A bit of advice from someone who’s been there:

Work when you’re at your most productive.

Sometimes you can’t control meeting times. But to the extent that you’re able, work when you’re at your most energetic, such as early morning or late at night. Without the traditional parameters of commuting and office hours, you can make your body clock work for you even more. Consider the possibilities! (Really!)

Ain’t no shame in an iPad. 

You are not a bad parent if you need to stick your kids in front of a screen more than usual right now, even if it’s YouTube videos of kids opening boxes (why do my children love these?). We are living in strange times. Go easy on yourself and lower the bar.

Eat leftovers.

As much as you can, eat regularly instead of dead-eyed and paralyzed by indecision in front of an open fridge. It helps me to cook extra at dinner and then have leftovers for lunch for when I get lazy or absorbed in what I’m doing.

Repeat after me: Your home is not your office.

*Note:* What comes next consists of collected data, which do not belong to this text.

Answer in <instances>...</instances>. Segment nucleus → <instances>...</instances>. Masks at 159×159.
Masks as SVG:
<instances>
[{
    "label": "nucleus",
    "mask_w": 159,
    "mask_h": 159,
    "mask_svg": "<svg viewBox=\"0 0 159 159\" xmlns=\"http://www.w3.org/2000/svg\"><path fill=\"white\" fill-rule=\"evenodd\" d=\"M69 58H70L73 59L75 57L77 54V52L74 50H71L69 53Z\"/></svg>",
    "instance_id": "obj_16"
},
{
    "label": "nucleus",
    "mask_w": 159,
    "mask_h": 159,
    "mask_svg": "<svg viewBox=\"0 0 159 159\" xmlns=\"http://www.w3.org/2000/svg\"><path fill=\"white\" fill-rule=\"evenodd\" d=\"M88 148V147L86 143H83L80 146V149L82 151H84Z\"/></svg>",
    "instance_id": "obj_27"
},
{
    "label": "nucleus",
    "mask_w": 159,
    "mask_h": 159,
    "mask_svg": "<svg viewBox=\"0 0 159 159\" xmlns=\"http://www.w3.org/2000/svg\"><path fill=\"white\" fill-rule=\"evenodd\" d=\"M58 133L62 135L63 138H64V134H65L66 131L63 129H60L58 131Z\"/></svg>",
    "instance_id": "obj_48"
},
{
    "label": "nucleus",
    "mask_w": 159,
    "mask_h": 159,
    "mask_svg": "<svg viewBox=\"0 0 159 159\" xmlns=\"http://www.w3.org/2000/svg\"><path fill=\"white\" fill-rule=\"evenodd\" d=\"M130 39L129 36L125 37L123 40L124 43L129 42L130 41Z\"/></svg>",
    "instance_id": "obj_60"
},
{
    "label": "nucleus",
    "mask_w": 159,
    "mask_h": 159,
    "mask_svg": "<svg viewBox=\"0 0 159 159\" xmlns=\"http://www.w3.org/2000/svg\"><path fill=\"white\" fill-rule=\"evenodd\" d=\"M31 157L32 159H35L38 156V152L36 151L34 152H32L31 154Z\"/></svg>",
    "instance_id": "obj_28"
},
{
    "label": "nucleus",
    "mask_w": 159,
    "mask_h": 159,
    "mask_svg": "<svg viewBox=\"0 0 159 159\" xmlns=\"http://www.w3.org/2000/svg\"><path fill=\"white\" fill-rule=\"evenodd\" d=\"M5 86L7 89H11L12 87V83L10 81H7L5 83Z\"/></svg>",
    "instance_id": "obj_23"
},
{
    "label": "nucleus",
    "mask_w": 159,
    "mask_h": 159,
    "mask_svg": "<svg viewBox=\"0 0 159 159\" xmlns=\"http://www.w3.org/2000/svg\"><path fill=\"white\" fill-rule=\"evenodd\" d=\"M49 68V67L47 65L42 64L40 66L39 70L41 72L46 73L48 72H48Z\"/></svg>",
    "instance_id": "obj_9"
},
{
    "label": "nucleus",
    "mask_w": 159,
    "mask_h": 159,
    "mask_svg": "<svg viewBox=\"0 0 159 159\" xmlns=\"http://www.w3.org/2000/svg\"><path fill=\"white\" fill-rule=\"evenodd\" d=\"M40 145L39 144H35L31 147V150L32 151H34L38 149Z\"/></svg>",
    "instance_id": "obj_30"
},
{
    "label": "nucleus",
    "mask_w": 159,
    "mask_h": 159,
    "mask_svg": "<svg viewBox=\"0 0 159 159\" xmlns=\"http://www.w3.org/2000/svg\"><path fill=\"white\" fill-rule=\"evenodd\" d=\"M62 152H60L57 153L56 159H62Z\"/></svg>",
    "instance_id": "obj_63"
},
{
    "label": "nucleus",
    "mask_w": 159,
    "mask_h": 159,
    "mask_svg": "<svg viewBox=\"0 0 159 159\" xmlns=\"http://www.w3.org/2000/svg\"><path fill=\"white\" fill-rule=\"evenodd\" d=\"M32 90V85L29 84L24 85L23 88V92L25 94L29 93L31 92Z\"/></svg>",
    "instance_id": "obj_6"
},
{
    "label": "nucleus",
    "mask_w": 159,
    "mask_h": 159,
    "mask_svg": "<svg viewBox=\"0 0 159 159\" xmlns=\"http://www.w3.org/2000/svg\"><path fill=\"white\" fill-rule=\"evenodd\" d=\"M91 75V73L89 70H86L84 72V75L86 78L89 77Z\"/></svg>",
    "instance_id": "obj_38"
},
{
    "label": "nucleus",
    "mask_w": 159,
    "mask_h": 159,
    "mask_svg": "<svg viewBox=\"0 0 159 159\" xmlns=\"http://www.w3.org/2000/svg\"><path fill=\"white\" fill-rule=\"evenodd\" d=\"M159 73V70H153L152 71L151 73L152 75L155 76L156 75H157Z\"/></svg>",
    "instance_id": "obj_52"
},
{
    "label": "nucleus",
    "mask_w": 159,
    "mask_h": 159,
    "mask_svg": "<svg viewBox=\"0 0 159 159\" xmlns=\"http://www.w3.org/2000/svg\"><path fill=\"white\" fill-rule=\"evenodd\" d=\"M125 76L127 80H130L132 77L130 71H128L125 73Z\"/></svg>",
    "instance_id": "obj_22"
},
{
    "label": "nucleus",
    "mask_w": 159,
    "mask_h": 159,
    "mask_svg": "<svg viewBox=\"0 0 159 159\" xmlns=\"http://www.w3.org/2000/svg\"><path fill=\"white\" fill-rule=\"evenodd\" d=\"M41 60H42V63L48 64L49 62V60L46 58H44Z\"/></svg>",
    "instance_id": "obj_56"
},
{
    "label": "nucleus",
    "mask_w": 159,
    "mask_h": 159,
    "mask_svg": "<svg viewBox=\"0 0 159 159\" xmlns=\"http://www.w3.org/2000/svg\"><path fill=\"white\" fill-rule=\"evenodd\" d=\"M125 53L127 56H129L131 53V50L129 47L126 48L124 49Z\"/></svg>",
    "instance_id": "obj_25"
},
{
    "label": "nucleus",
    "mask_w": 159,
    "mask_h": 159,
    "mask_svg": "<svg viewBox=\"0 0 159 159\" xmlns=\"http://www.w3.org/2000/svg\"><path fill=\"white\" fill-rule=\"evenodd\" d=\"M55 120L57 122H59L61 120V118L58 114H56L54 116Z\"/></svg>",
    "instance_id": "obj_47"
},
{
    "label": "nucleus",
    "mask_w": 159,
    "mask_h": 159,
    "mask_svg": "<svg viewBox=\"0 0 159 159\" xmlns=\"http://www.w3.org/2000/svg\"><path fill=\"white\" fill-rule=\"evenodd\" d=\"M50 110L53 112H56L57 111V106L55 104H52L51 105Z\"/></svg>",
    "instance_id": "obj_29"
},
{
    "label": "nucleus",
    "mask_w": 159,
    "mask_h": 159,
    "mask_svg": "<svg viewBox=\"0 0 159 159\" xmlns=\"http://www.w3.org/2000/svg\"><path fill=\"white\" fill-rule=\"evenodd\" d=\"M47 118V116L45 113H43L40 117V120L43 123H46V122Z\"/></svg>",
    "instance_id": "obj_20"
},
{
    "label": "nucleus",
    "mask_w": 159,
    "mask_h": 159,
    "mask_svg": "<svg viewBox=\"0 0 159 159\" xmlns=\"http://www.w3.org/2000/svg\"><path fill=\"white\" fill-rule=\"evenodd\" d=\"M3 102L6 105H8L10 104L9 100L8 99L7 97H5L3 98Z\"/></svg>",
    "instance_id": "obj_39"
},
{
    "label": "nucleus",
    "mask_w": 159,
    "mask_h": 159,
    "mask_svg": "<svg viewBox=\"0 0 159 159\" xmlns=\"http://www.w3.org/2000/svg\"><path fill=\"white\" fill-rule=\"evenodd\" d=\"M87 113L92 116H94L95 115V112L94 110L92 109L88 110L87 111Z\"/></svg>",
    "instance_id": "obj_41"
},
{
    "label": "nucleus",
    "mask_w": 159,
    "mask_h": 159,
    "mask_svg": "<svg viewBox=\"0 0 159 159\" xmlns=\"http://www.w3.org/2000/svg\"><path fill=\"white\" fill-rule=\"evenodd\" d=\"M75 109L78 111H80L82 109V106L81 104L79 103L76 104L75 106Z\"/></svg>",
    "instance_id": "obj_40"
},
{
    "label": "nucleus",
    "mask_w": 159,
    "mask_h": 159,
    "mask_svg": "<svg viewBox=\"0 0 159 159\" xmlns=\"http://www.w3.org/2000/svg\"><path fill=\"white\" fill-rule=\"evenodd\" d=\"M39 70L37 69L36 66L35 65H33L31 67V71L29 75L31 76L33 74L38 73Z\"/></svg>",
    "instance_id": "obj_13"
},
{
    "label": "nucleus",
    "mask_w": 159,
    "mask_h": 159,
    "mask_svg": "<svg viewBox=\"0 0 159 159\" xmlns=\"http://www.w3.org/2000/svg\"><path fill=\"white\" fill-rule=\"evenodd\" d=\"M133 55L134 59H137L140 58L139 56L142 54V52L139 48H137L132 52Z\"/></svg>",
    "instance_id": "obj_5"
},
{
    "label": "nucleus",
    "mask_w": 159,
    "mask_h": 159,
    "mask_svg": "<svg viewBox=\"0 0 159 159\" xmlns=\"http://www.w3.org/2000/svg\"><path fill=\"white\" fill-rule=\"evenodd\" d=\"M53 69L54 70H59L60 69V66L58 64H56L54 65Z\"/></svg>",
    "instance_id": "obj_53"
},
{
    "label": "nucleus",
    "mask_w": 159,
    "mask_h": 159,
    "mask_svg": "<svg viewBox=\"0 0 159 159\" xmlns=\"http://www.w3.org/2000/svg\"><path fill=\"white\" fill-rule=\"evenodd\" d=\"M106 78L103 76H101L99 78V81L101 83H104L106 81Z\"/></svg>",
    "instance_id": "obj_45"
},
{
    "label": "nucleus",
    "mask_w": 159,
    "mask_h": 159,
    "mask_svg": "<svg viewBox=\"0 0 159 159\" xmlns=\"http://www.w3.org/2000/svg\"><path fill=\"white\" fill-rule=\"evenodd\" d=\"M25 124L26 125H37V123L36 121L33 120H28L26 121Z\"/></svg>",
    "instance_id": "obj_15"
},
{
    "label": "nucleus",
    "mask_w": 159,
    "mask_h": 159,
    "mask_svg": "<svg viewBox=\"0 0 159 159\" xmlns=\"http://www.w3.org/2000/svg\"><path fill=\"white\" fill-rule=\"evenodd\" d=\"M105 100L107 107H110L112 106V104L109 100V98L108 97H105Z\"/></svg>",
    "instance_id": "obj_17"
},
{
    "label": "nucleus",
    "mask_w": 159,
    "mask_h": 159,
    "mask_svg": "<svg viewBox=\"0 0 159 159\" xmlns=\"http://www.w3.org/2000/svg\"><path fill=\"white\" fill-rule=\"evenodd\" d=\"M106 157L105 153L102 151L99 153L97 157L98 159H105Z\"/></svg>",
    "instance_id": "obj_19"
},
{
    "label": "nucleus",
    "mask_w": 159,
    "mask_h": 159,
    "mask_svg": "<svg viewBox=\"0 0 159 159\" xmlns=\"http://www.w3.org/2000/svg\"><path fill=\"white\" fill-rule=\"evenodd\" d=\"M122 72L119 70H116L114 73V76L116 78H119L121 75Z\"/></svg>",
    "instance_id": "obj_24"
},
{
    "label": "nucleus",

It’s really easy for work to overtake your life when you’re tethered to your laptop on your sofa. Suddenly, your home, your sanctuary, has become your base of work operations…and there’s no escape! It’s not healthy. Set aside designated places to work, or better yet, make certain areas off limits, such as your bed. (I am currently writing this from my bed and hating myself all the while.) Some areas need to function solely as a refuge from the crazy outside world.

Engage with humanity.

This is admittedly not easy when we’re told that social distancing is the best way to slow this thing, and yet: Do what you can. Go for a walk. Grab a cup of coffee. Remind yourself that, to some degree, life still hums along with a certain element of normalcy and that the world is bigger than your email, computer screen and sense of impending doom. It’s easy to get lost inside your own head right now, so nudge yourself (and your kids) out of that place as much as you’re able.

Go retro! 

Remember when we were kids, back in ye olde tymes before the internet? When we got bored, we had to do things like…play board games. Go outside. Talk to one another. Weird, right? As horrible as this situation is, it’s also an opportunity to reconnect with your family on a more human, maybe even more leisurely, scale. If there’s any silver lining at all, it’s a newfound sense of togetherness. Embrace it. But then wash your hands.